The show begins with a series of personal mantras scribbled in cursive in his notebooks. They sometimes read like fully formed poems: “Give yourself up entirely to nature,” one reads, “let nature woo you – / go out with no preconceived ideas / Be alone with God.” Others are more whimsical and harder to pin down, such as one that simply reads, “Oh gee, oh gosh, oh my, oh my, oh my!” Burchfield, Johnson said, would often tack these notes up in his studio to serve as little bits of visual encouragement while he was painting.

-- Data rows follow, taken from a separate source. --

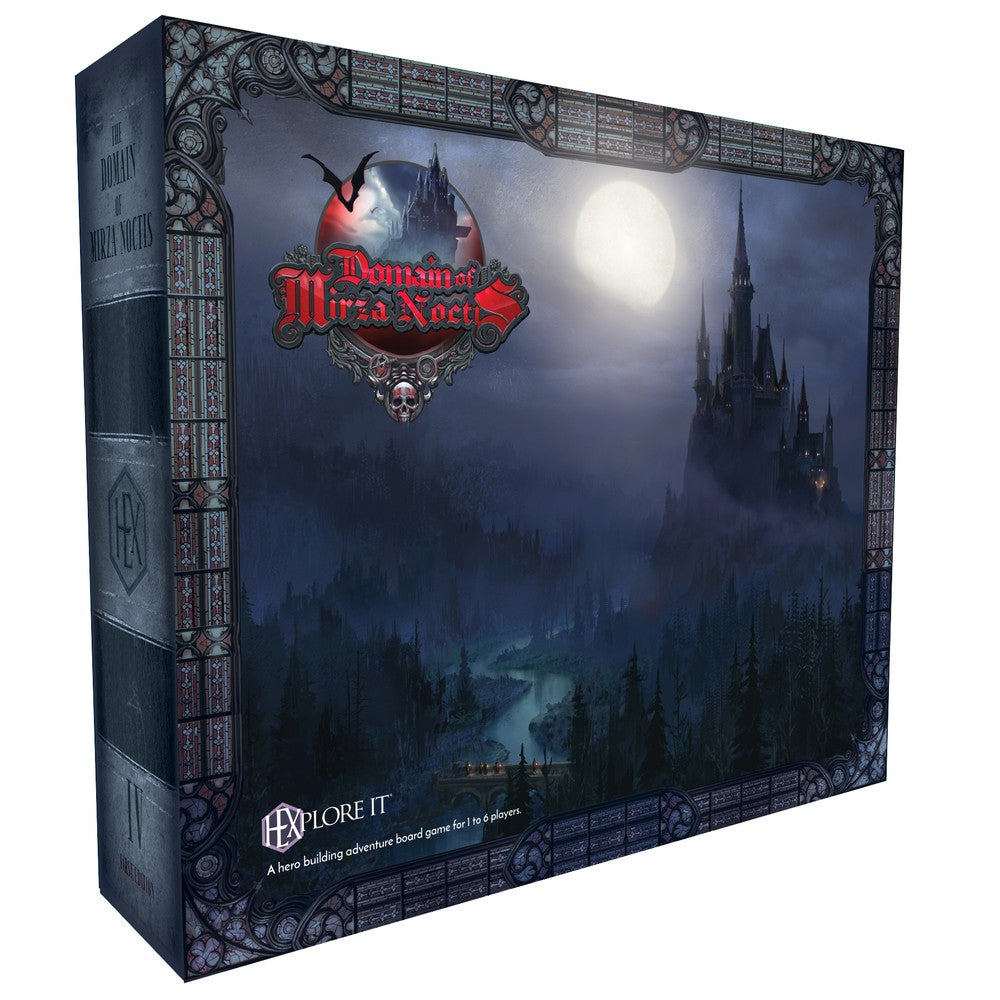 PREORDER HEXplore It: The Domain of Mirza Noctis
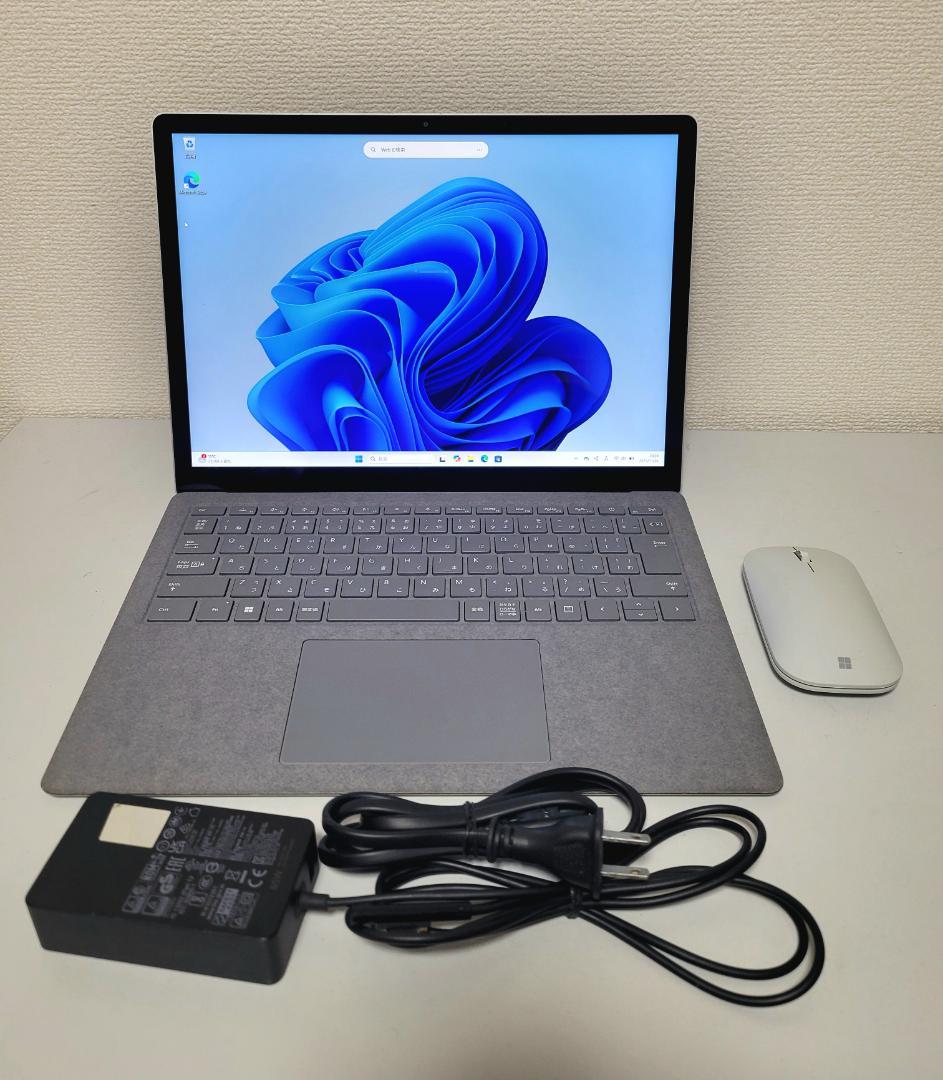 美品　Surface Laptop 5 i5-1235U　純正マウス付き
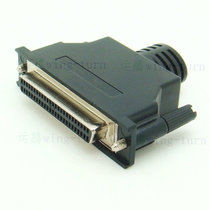 Yunteng FMD50F-K-AS SCSI plug HPDB50 female plastic shell 50-core female crimp connector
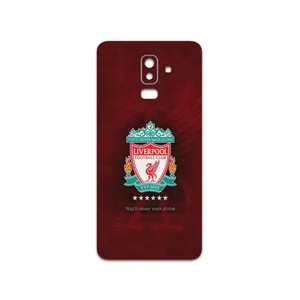 MAHOOT Liverpoo-FC Cover Sticker for Samsung Galaxy J8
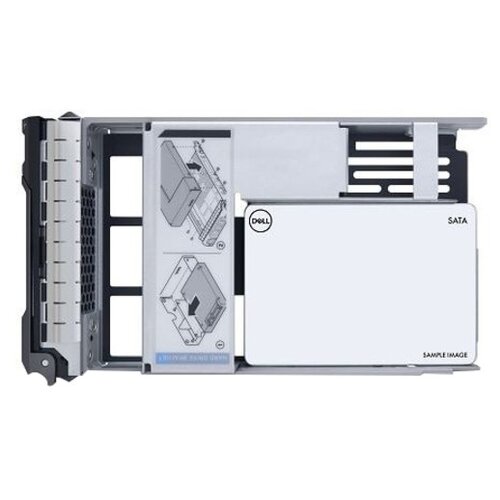 Твердотельный накопитель DELL 19 ТБ 345-BDFT 10836900₽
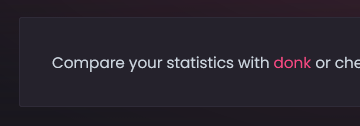 Leetify casually offering free depression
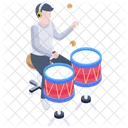 Drum Music  Icon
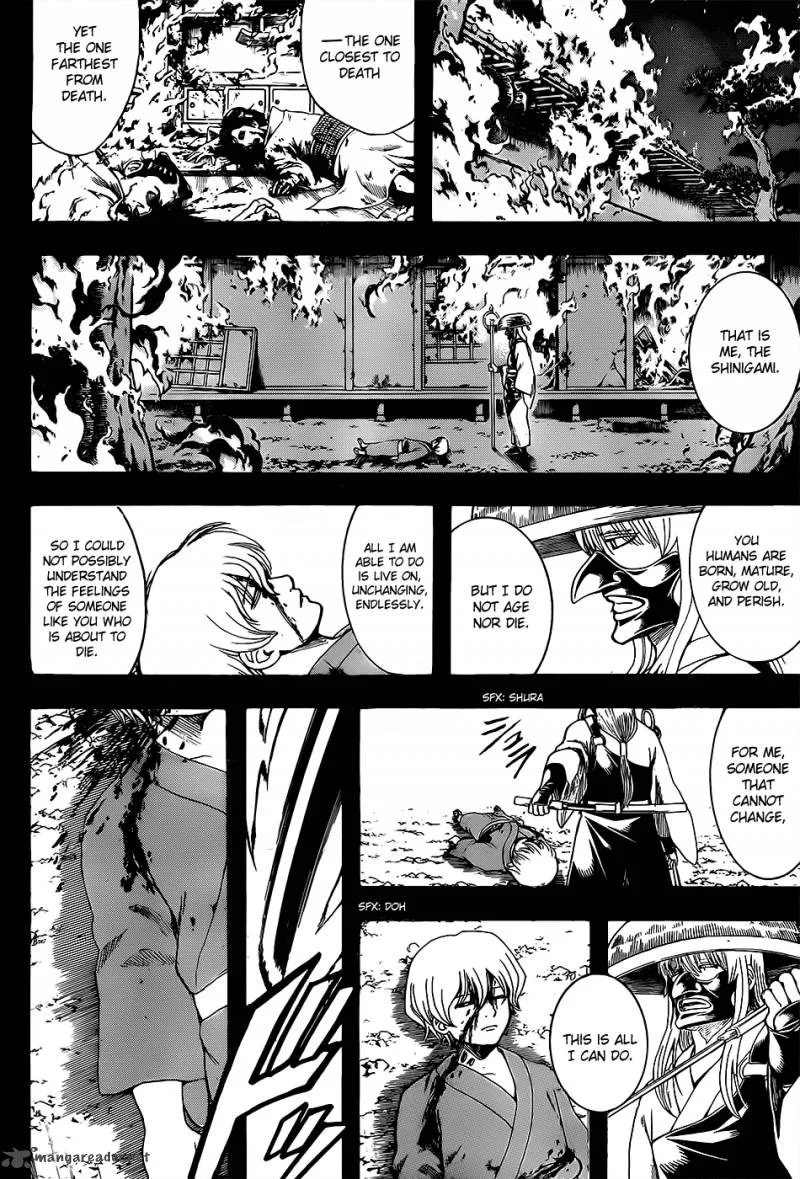 Gintama Chapter 590 page 10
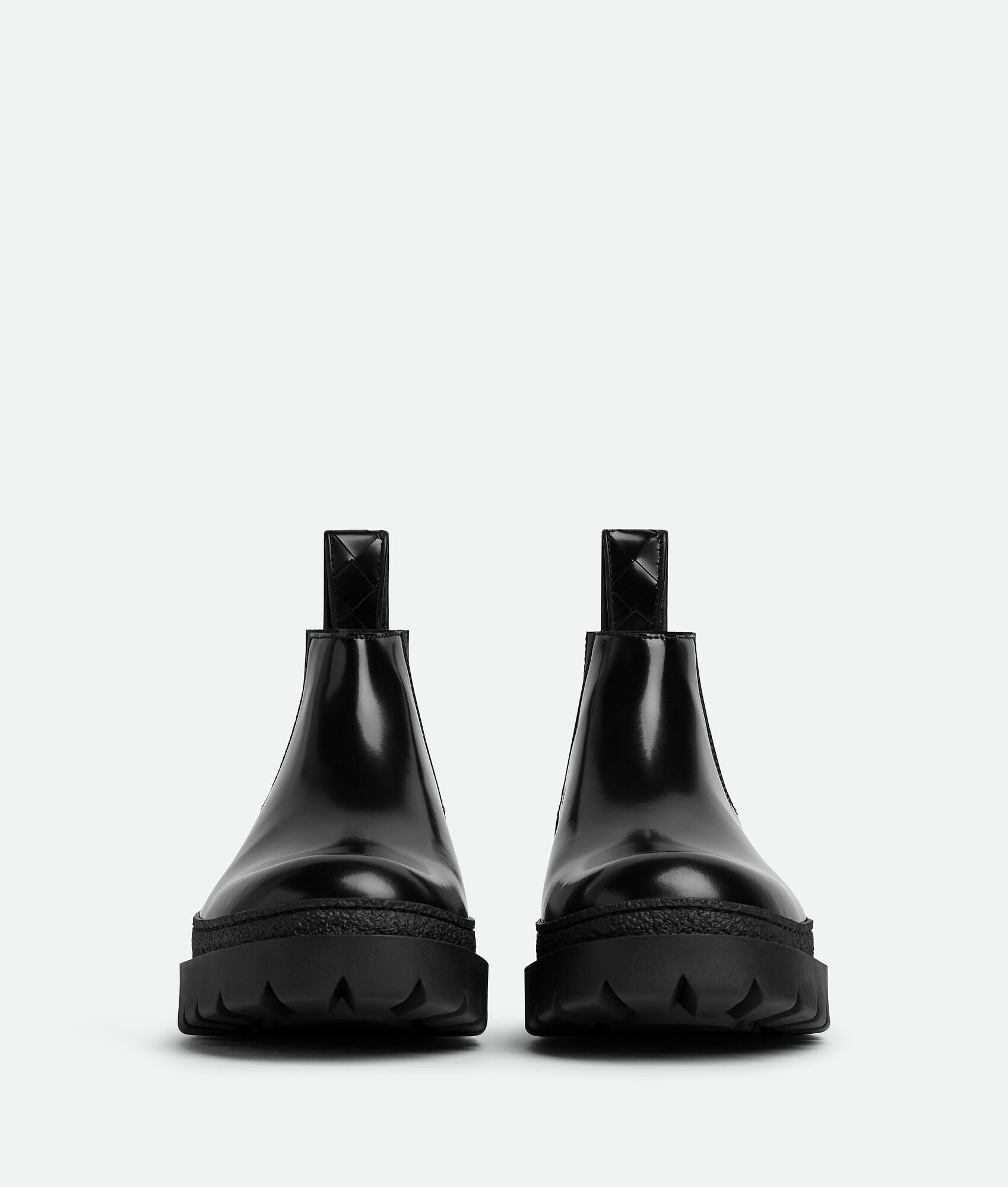 Bottega Veneta o1s1rm1025 Highway Chelsea Ankle Boots in Black Size US 8 / EU 41 - 2 Thumbnail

We also see examples of some of his whimsical designs for camouflage he produced while enlisted in the Army during World War I, accompanied by letters that paint a grim picture of his spirit during his brief stint at Camp Jackson in South Carolina.
One of the more remarkable documents in a show littered with them is a letter Burchfield wrote toward the end of his service in 1918. The letter, typed in numbered paragraphs and straightforward prose, firmly requested he be released from service to pursue several pending art exhibitions at galleries in New York, Chicago and elsewhere.
It would be hard to imagine an army sergeant today requesting to be discharged, essentially, because of a need to do watercolors. But this was how deep and all-possessing Burchfield’s dedication to his art was. And it would never abate thereafter.
The exhibition then takes us on a Burchfield-narrated tour through his development as a painter, with wonderful examples of rural scenes including “Late Afternoon Twilight” and “Grain Elevators,” both from the early ’20s. After that, we see the emergence of the jaw-dropping, otherworldly approach he would take in an effort to compress the sensory wonders of nature into two dimensions.
One of the most arresting pieces of writing in the show is one of Burchfield’s little post-it notes meant to remind him what he was supposed to be doing. I can imagine him glancing up at it in his studio from time to time as he dipped his brush into the paint.
“There is a reality beyond pictorial reality,” he wrote. “The reality of work, life – experience. What a noon whistle means to a worker who has a hard life.”